Novembre 2012

En 1395, Philippe le Hardi va donner à la Bourgogne viticole une orientation durable. Par un édit sentencieux, le Duc fait interdire ni plus ni moins la culture du « Gamez » en Côte d’Or. Un amour semble-t-il inconditionnel pour le Pinot Noir lui aurait inspiré cette mesure singulière qui va définitivement unir le destin du bourgogne rouge de la Côte d’Or avec ce noble et très ancien cépage.

Du mariage de Philippe le Hardi avec Marguerite de Flandre naquirent dix enfants. Sixième de cette descendance, Marie de Bourgogne vit la lumière un matin de septembre en 1380.  Non, ce n’est pas la Grande Marie, celle que l’Histoire retiendra généralement sous ce nom, qui elle, naîtra plus tard de l’union de Charles le Téméraire et d’Isabelle de Bourbon. Notre Marie en question épousera à 21ans Amédée VIII, d’abord Comte puis Duc de Savoie. A cette époque, la grande majorité de ce qui constitue l’actuel Pays de Vaud était savoyarde. Seule une petite partie vers le lac de Neuchâtel était sous l’autorité des Comtes de Chalon, par conséquent franc-comtoise et quelques terres appartenaient à l’évêché de Lausanne, notamment une grande partie des magnifiques vignobles de Lavaux défrichés par des armées de cisterciens durant l’effervescence monastique qui caractérise le tournant du millénaire.

Ainsi, par son mariage avec Amédée VIII , Marie de Bourgogne devint notre Duchesse à nous les vaudois. Cette époque savoyarde profita beaucoup au Pays de Vaud, à commencer par une prospérité rayonnante à laquelle l’agriculture et la viticulture, dont l’essor est grandissant, apporteront une contribution importante. Lorsque, au début de 1420, Marie porte pour la neuvième fois un enfant, son inquiétude est grande. La peste sévit du côté de Chambéry et notre Marie a déjà perdu cinq de ses huit premiers enfants. C’est dire si elle entreprit tout ce qui était en son pouvoir pour trouver loin des tracas de la cour et de la plèbe gémissante, un site d’accueil calme et propice à un repos protecteur.

____

> [Travail demandé]
Poursuivez le texte sur Marie de Bourgogne et le Pays de Vaud à partir de sa dernière phrase.

> [Données présentées]

____

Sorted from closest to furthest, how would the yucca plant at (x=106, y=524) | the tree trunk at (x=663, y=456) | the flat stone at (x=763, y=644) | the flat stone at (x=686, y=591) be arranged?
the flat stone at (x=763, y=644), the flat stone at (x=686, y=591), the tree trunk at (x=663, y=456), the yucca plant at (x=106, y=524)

____

> [Résultat attendu]
Pour asseoir sa souveraineté sur les terres vaudoises, La Maison de Savoie avait construit un certain nombre de villes, parachevées d’un château, à des endroits stratégiques. C’est le cas de la Ville de Morges construite d’autorité en 1286 pour couper en deux les terres d’un évêque hégémonique à Lausanne et propriétaire d’un bourg construit un peu plus loin en direction de Genève, sur un promontoire sableux au bord du lac Léman, qui a été baptisé Saint-Prex. Les Savoies aimaient passer régulièrement quelques bons moments autour du lac Léman que ce soit à Ripaille du côté de Thonon, ou à Chillon, une majestueuse forteresse magnifiquement située au passage nord-sud, ou encore à Morges, notamment pendant la période estivale, pour profiter de la douceur du climat et de la beauté du paysage. Marie connaissait ce petit bourg de Saint-Prex. Elle savait qu’il conviendrait parfaitement à sa quiétude.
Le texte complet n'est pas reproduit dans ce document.